One of the things we do far too little of these days is let kids be kids.
Yes, I know. We also simultaneously don't teach kids responsibility.
They're not all that far apart though. In a very real sense, the former directly leads to the latter.
Look at a playground these days. They've gotten a little more interesting of late, but singsets, tall slides, and "monkey bars" as well as large climbing frames and domes people my age knew well in elementary and middle school are just gone, along with diving boards.
Can't have mommy sue because Suzy got hurt, y'know.
Nevertheless, there is a growing resistance to the oppression of "play dates" and helicopter moms, including the free range movement, based on the observation that sure, kids may get hurt messing around with stuff, but if they don't have a chance to take risks on their own, and learn to manage them, to judge their skill vs risks, and so forth, they'll not have the skills to judge risks and take them as adults.
In a way, it hearkens back to the boundariless existence of globalists - everything is a safe space, so we don't learn to recognize what, and more importanly who, isn't. To recognize danger and predators - so everything is a danger and predators are omnipresent, especially those who do not camouflage themseleves signalling the "correct" beliefs.
So, things I took for granted as a kid.
As early as kindergarten - walking back several blocks from school, alone.
In elementary school - hiking over several blocks for teeball, or the playground. Going around the entire block our house was on. Disappearing to a friends house for several hours up to a block away. Having a bunch of legos, tinger toys, spirographs, etc. with small pieces that "could have choked" me. Ditto the shooting missiles in Colonial vipers, shogun warriors (Japanese toys originated with some of the earliest anime cartoons like Mazinger), games of Risk, etc. ad nauseum.
Mowing the lawn. In fireant country - and some of the mounds were larger across than the mower.
Playing with a friend's BB gun - and making short work of a plastic model of the USS Arizona.

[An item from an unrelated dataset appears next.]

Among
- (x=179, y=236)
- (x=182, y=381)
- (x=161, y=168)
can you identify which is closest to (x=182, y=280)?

Riding a bike on roughly 2 miles of road in our development, including making use of dirt lots and natural hills/etc. for dirt biking. Playing tag and hide-and-seek on said bikes and roads. Walking to the 7-11 nearly 2 miles away for candy and slurpees. Beating each other up with bamboo sticks as swords. Playing dodgeball, including the use of frisbees, "Tron" style. Helping my grandad build a largish canvas kayak/canoe, and singlehandedly paddling it along a couple miles of shoreline looking at stingrays and fish. Assembling model planes including extensive work with solvents putting together a balsa fly-by-wire. I failed to assemble that well enough on my try, but I did do a good job on plastic models, and did get the engine running.
In high school, spending a summer chainsawing a bunch of trees felled for our new house, and splitting them by hand using a maul. Learning to start, stoke, and cook with a woodstove. Tiling and carpeting a basement. Biking all over an even larger community, and summers spent on swim team. Running around the wooded houses of our cul-de-sac playing flashlight tag in the dark.

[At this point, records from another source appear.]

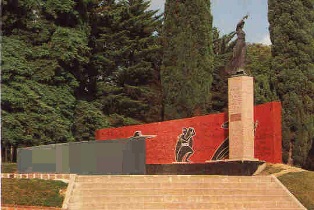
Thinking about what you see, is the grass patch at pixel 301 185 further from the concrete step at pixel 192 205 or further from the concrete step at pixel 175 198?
the concrete step at pixel 192 205

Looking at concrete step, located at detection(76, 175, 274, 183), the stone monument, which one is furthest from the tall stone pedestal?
concrete step, located at detection(76, 175, 274, 183)

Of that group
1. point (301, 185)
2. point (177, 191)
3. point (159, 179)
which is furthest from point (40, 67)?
point (301, 185)

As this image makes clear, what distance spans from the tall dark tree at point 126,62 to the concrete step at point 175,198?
1853 cm

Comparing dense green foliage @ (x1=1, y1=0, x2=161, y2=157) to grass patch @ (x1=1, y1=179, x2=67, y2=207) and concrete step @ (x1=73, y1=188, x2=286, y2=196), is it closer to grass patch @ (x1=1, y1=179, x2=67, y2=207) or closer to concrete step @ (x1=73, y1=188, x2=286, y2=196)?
grass patch @ (x1=1, y1=179, x2=67, y2=207)

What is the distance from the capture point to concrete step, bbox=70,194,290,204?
1636 centimetres

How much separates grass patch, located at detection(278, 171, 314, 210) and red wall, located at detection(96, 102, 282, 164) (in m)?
1.75

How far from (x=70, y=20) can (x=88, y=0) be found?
4.42 feet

The end result was that we gained a sense of what was safe, and wasn't. We learned when and where to be wary. We learned what we could, and could not do, and became damn well aware that we could get hurt. And get hurt I did. Several cuts from mishandling knives, a couple falls and spills from overdoing bike jumps with bikes not suited for such things, a very nasty tuble from a tire giving out on a turn at the bottom of a long hill and I had to carry the bike home. I still have the scars from that one despite the roll I tucked into. Nevermind getting caught on fish hooks, etc.
Or the time we destroyed a hornets nest. Managed not to get stung but did get chased back into the house.

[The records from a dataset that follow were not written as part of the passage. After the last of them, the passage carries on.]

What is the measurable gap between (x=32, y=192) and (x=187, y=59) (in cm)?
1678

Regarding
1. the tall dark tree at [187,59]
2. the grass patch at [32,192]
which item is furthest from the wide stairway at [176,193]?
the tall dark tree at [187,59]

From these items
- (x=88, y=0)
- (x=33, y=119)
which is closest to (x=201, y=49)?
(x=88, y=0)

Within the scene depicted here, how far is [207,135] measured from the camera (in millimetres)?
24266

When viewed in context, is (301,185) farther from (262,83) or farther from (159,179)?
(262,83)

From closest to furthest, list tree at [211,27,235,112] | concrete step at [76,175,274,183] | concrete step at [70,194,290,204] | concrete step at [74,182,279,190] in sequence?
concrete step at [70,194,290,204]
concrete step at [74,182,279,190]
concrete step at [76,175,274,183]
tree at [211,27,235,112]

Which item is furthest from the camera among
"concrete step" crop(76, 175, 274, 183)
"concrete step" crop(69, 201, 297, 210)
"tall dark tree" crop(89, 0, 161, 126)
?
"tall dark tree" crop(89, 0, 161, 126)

We had a chance to see what worked, and what did not. We learned quickly that playing stupid games got you, as the saying went, stupid prizes. We learned what boundaries reality would let us push, and which ones would push back. We learned to tolerate a little pain, and bumps and bruises.
No one had to "make" us responsible because we couldn't just turn around and yell for mommy and daddy. We had "skin in the game", and learned to protect it.
And we had a hell of a lot of fun.
Yeah, even the wood chopping, though I didn't appreciate that as much until the end of the summer.